7 апреля. «Звонок из ЦК, зовут Мишу к Ангарову. Поехал. Разговор, по его словам, был долгий, тяжкий, но полный безрезультатности. Миша говорил о том, что проделали с „Пушкиным“, а Ангаров отвечал в том плане, из которого было видно, что он хочет указать Мише правильную стезю. Между прочим, о „Минине“ сказал: Почему вы не любите русский народ? – и все время говорил, что поляки очень красивы в либретто.

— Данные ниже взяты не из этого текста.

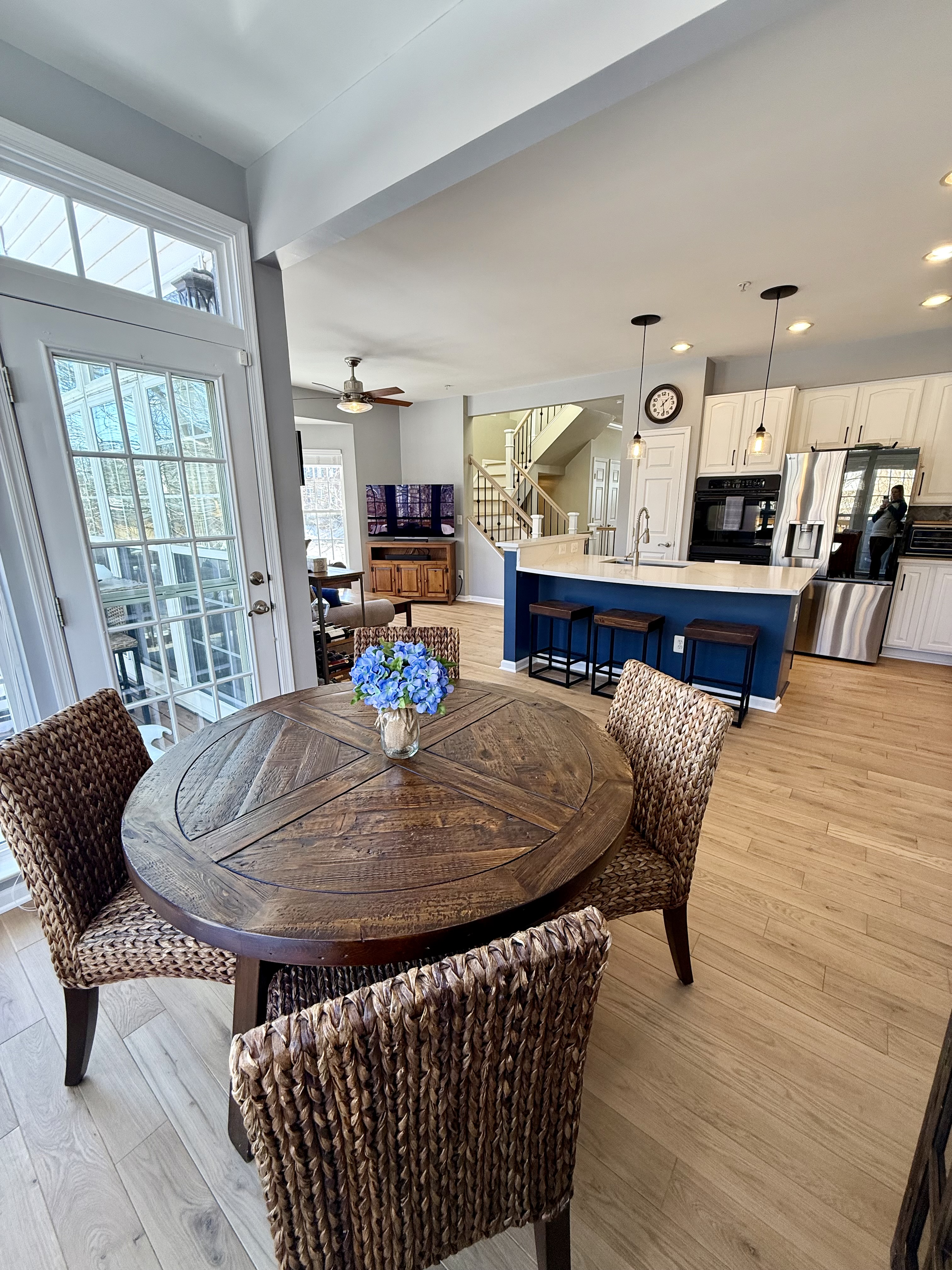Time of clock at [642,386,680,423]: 1:28
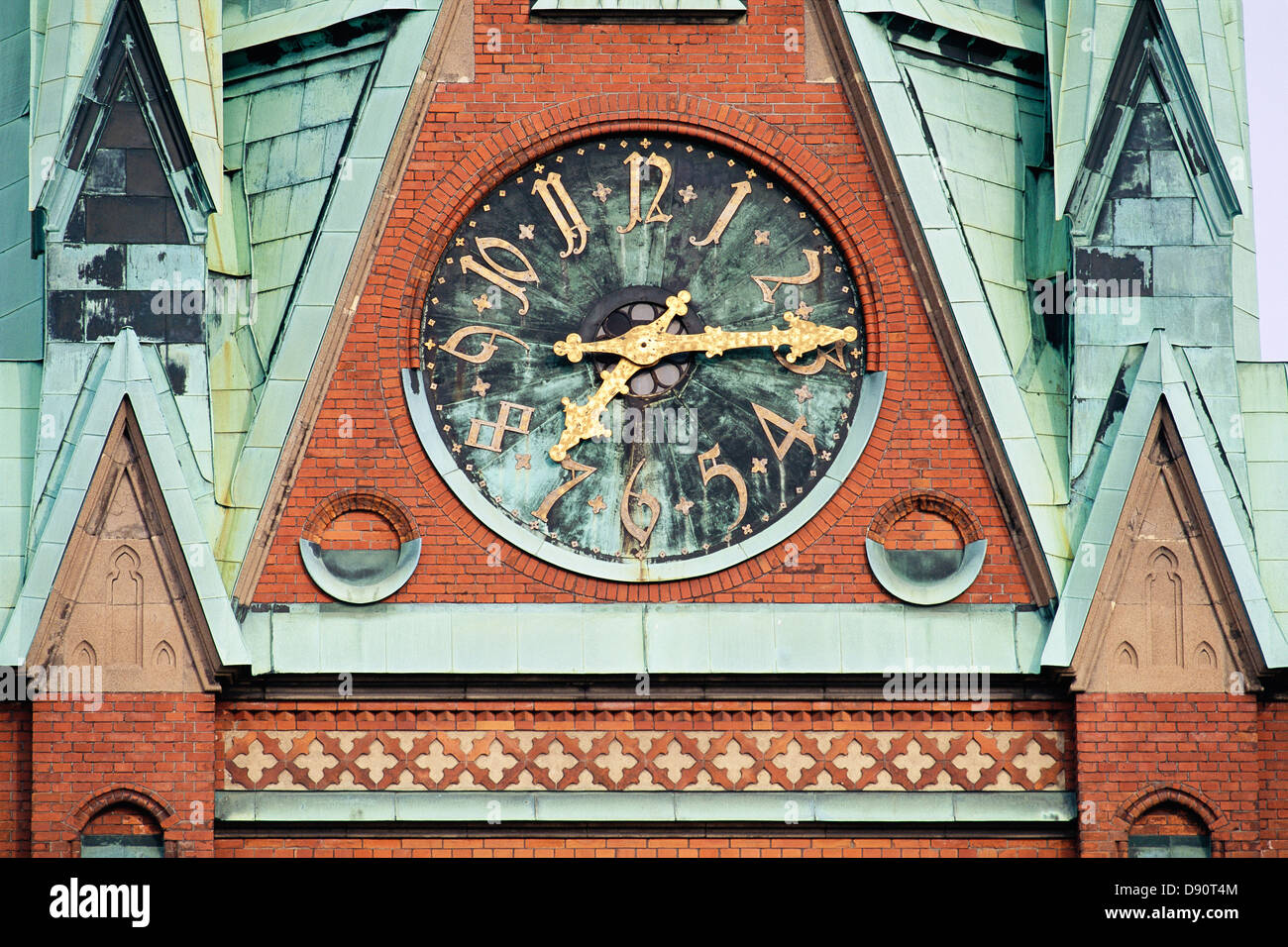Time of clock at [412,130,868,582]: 9:13
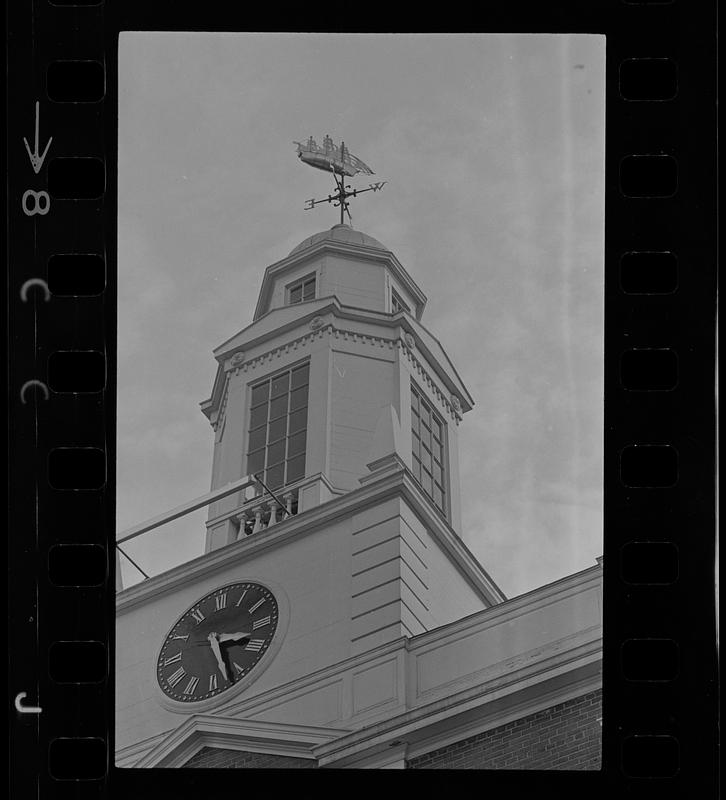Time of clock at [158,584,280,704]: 3:27
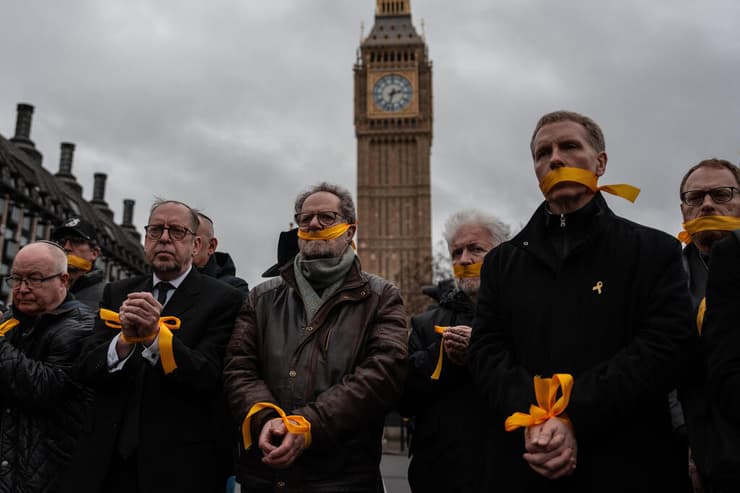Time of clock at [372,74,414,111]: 2:32
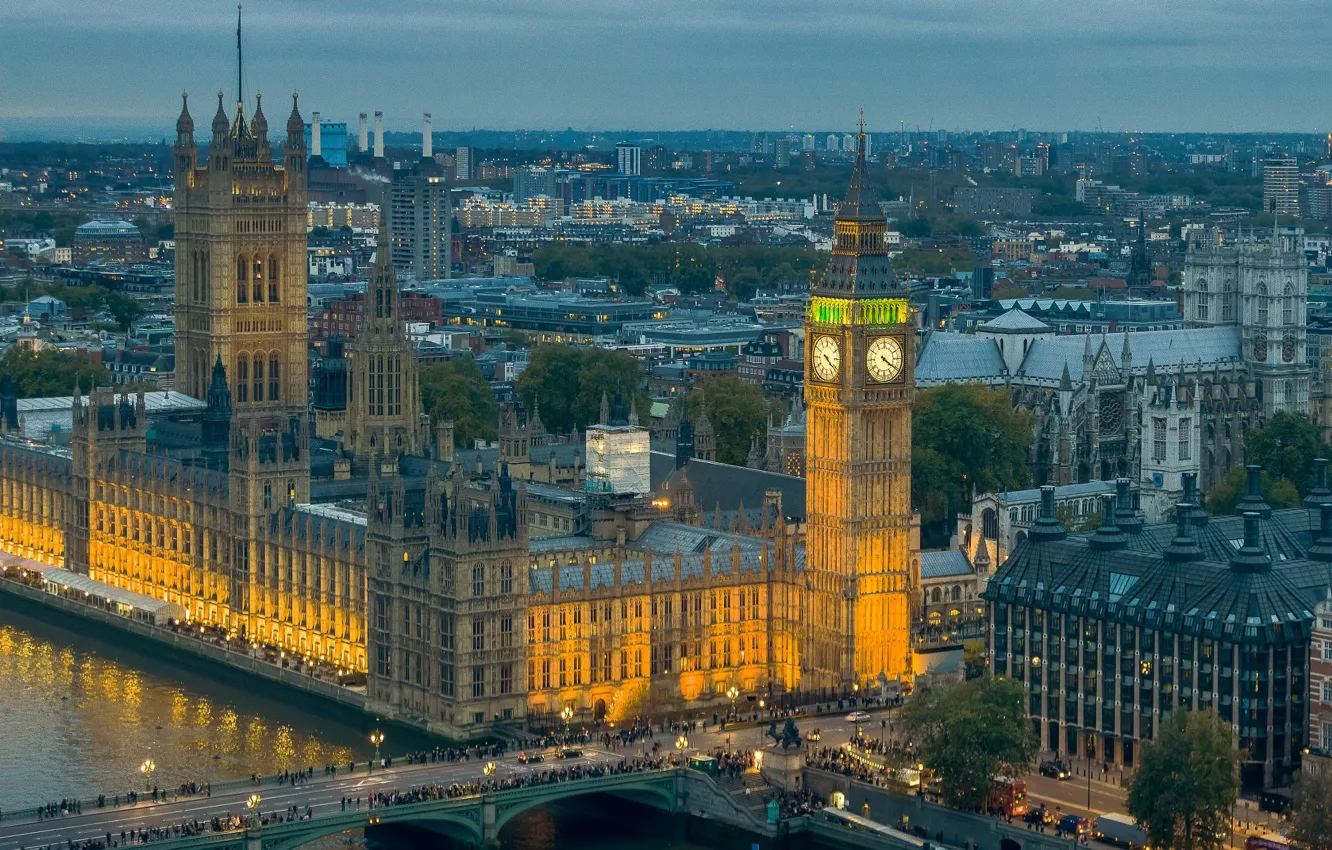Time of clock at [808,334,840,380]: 4:21
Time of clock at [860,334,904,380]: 4:20
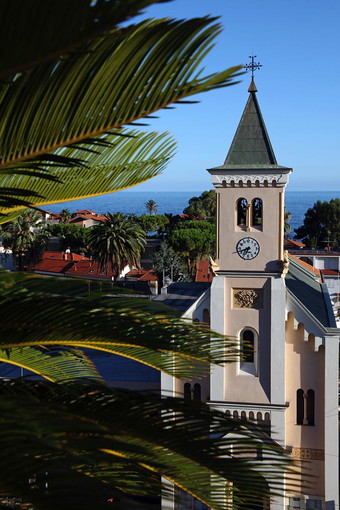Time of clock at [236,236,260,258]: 6:41
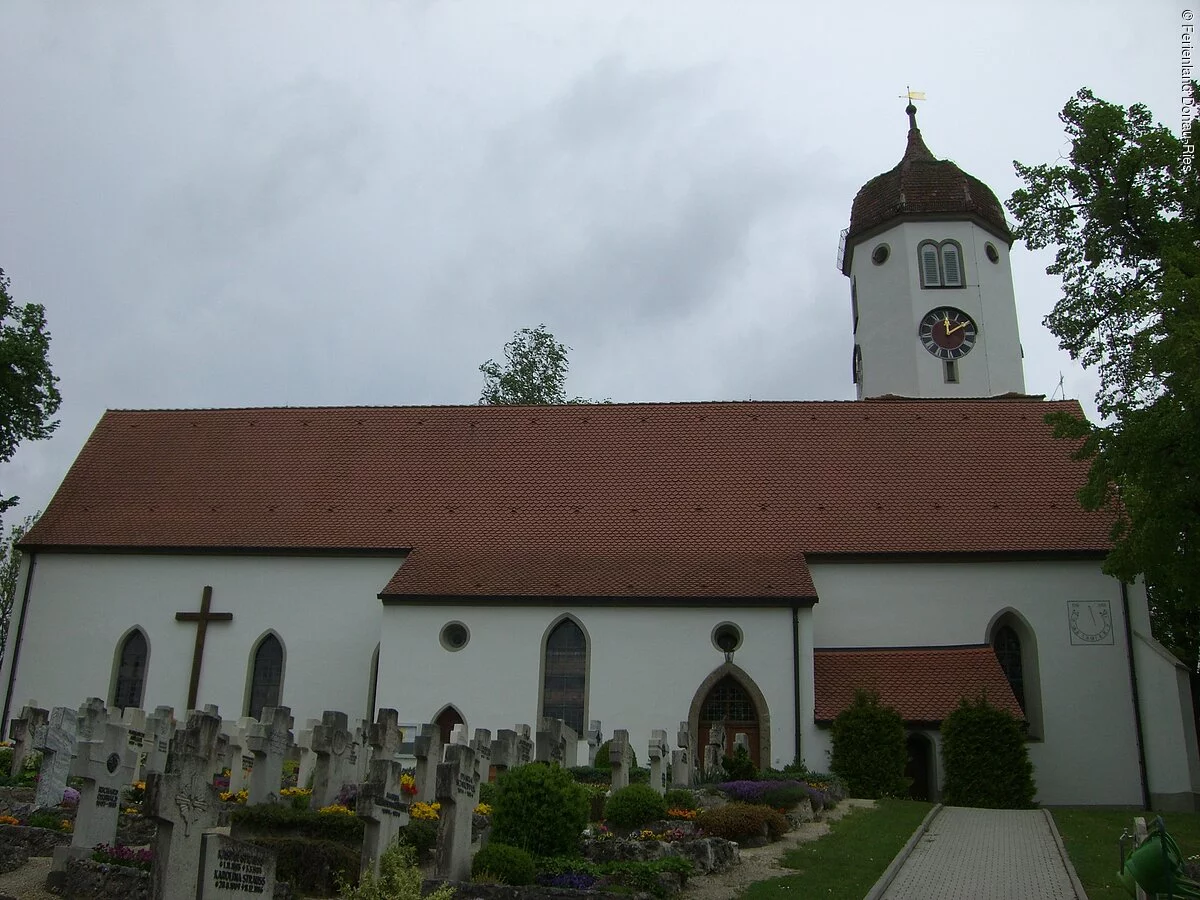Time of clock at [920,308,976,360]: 12:09
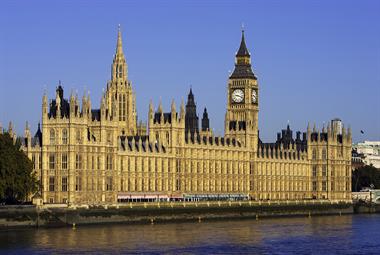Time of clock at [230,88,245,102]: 9:18
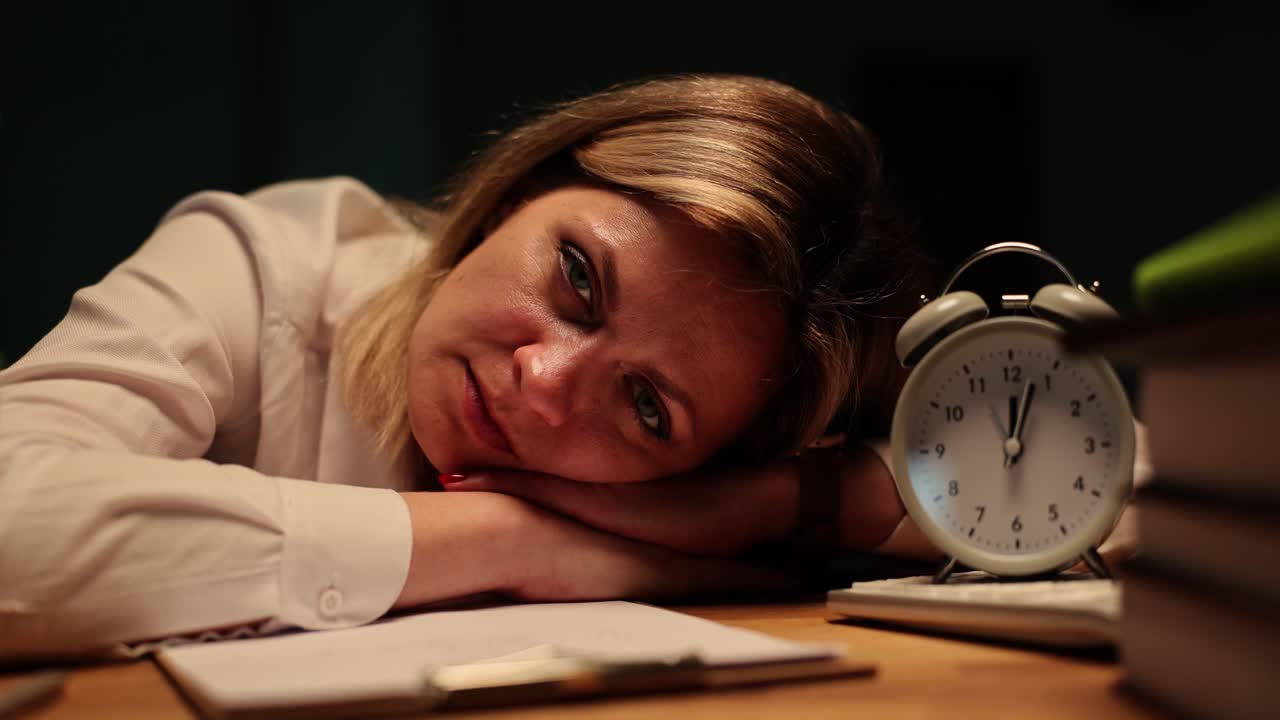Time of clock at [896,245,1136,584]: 12:03
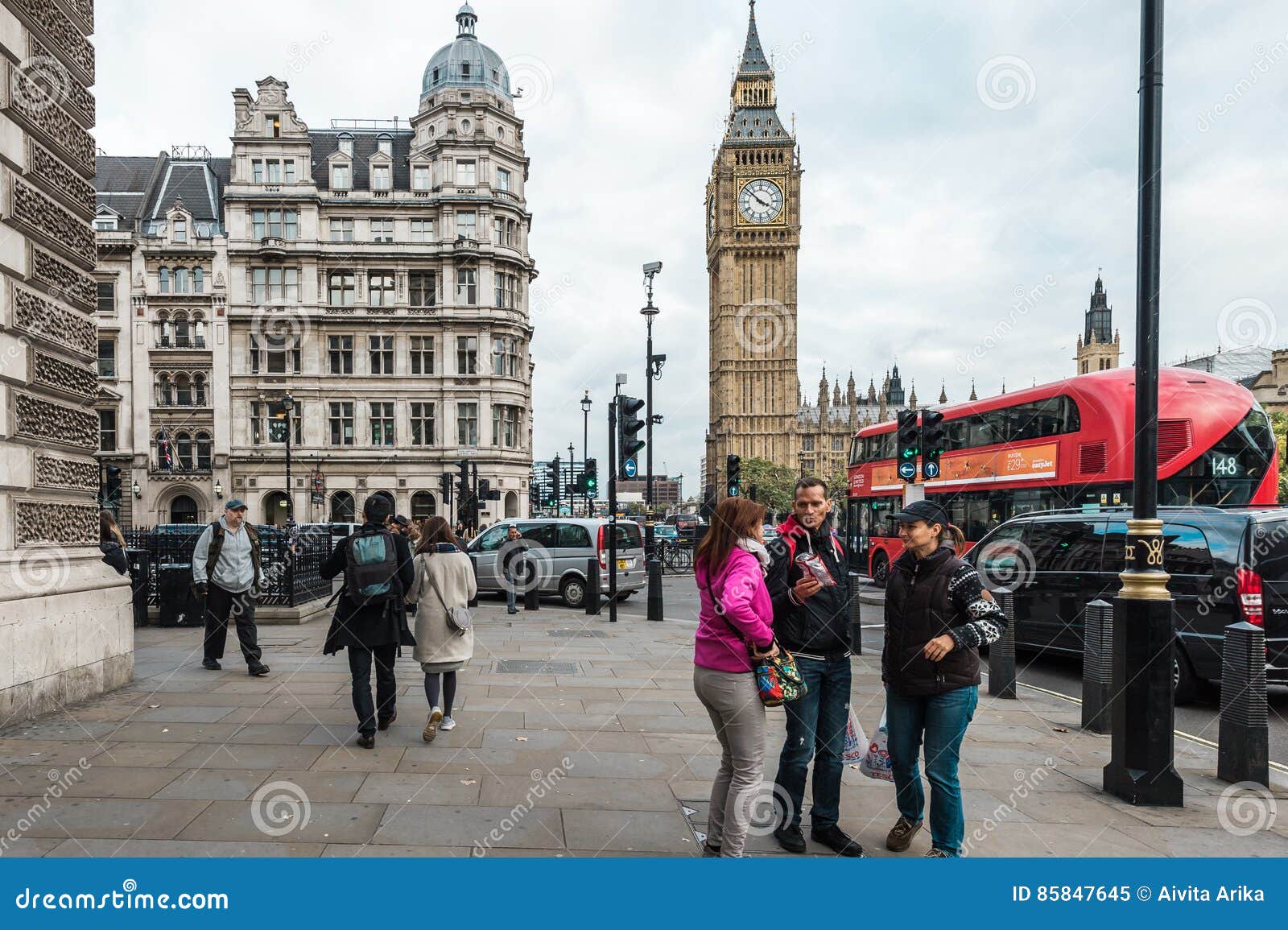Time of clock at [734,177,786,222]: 3:52
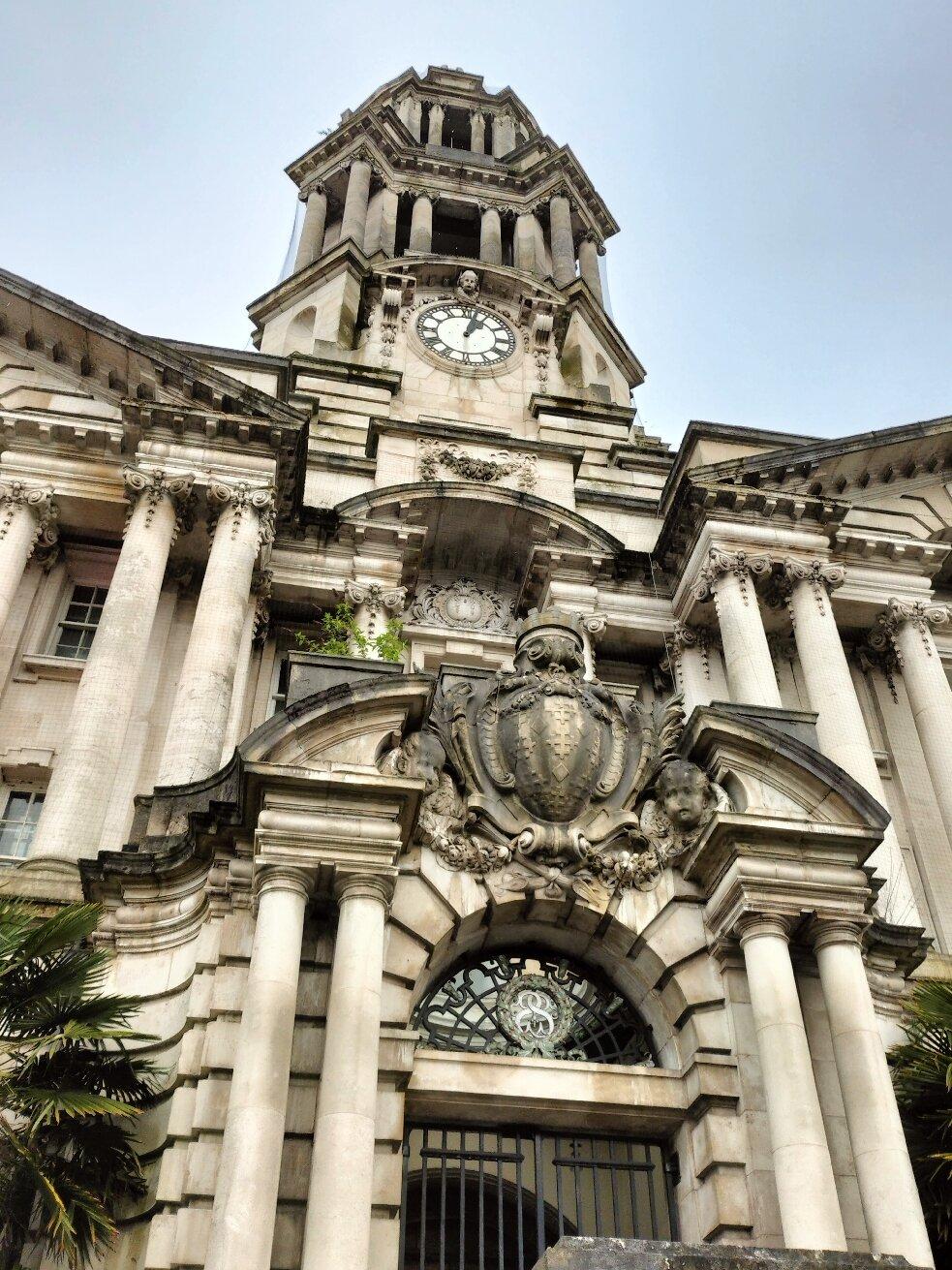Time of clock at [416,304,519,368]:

Самого главного не было сказано… вероятно, придется писать в ЦК или что-нибудь предпринимать. Но Миша смотрит на свое положение безнадежно. Его задавили, его хотят заставить писать так, как он не будет писать».
10 апреля из «Вечерней Москвы» узнали, какие спектакли везет МХАТ в Париж. «Слухи о „Турбиных“, значит, неверные были. Миша никогда не увидит Европы».
11 апреля. «Мише рассказывали, что Вишневский выступал… и говорил, что „Мы зря потеряли такого драматурга, как Булгаков“. А Киршон говорил (тоже, видимо, на этом собрании), что „Турбины“ – хорошая пьеса. Оба – чудовищные фигуры! Это были одни из главных травителей Миши. У них ни совести, ни собственного мнения. Ужинали в Доме актера. Невыносимое впечатление: это вовсе не „отдых мастеров искусств“, как написано в приглашении, а жуткая и сомнительная публика».
14 апреля. «Тяжелое известие: умер Ильф».